His expression darkened as he took the cloth from her and wiped his hands clean. “That’s enough. Fetch some fresh water. I’ll sew myself up.”

Charlotte did not follow orders. She stayed put. “You said you would tell me everything. What happened next?”

“Then you already know what happened next,” he snapped. “We arrived, landed on a continent just entering the spring season, and enjoyed three blissful months of terraforming and construction. When the summer solstice arrived, our technology broke. People changed. I changed. It was chaos.”

Again, nothing she didn’t already know.

“This?” She waved a hand to indicate the laboratory. “Why was this built? Why was your brother kept prisoner in a cage?” As she spoke, her voice rose higher in pitch, sounding dismayed.

“This was built because the mineral properties of the mountain act as a shield. We needed a safe place to keep our most valuable resources.” His voice lowered, turning menacing.

“You knew what would happen on the solstice,” she said. That was new information. Every text, diary, and witness account always expressed shock and horror at discovering the nature of their new home.

He shook his head. “Radiation can destroy electronics over time. The mountain was to protect from that. We had no idea how dramatic the Nexus energy fluctuations would be. What it would do to us.” His head lolled back, resting against the wall. He chuckled, a cold sound entirely without mirth. “Did you know we convinced the Hope’s computer to follow us? There’s an entire other ship in a mountain valley that we can’t use because all the equipment was fried. Such a waste. I wonder if the seed banks were compromised? Perhaps your cacao seeds are waiting to be discovered, sweetness.”

“There’s another ship? That’s real?” A strange excitement buzzed throughout her. Her father was right. His fringe academic belief was correct.

“Assuming it landed and didn’t crash. I wasn’t on speaking terms with the captain when she sent a retrieval team, so I don’t know.” Draven held out a hand. “Hand me the kit. We’re wasting time. It won’t be long before Stringer goes searching for us.”

With the kit opened at his side, Draven disinfected the gash across his abdomen.

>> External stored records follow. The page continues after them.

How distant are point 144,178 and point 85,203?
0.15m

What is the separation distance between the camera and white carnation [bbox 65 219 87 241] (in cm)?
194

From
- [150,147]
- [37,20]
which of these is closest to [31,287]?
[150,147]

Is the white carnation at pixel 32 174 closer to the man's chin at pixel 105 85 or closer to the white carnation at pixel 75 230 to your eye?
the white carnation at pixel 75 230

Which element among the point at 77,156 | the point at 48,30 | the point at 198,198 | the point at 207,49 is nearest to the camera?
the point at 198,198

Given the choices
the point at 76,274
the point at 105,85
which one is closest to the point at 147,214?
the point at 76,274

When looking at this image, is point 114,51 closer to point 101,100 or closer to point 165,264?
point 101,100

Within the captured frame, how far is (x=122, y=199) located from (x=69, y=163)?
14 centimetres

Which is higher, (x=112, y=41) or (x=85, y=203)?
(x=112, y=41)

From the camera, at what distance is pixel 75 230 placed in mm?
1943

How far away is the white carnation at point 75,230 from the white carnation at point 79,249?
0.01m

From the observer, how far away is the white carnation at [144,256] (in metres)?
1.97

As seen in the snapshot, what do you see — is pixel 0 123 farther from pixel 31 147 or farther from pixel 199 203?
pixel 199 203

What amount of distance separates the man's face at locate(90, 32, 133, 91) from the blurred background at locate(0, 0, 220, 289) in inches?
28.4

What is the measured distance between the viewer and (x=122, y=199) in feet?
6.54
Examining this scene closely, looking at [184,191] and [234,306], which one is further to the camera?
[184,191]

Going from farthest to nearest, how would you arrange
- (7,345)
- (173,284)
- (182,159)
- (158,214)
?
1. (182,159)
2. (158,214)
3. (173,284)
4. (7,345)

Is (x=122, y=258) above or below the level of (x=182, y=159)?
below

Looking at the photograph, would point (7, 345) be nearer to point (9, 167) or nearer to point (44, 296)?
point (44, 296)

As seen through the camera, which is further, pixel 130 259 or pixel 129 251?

It looked nasty but less vicious than it had only ten minutes ago. He continued to speak, “To answer the questions you’re going to ask, I was tried and sentenced to execution. Luckily for me, the solstice happened, and I transformed. I was no longer Dr. Ethan Radcliffe. I was something new. Something better.”

He drew a needle and thread through himself, pulling the gaping wound together. It was horrifying and fascinating. She couldn’t stop watching.

“I escaped. A new name seemed prudent. I found Hal and learned that I was not the only one to undergo a transformation. While mine had been…a revelation, his was not. He was unstable. Filled with rage. A brute.”

Hal made a noise that very much sounded like a warning.

Draven’s expression darkened. “I vowed to repair the damage I had done, so I went to the only place I knew that had the facilities I needed.”

“A military base.”

“An unfinished storage facility. A few armed guards do not qualify as the military,” he said, tying off the thread. He applied an ointment and covered the stitches with gauze. “Hal went into a cryo chamber—that’s a machine that puts you in a deep sleep—while I worked on a cure. And I’ve been here ever since. Now let’s get my sword back from that traitorous rat.”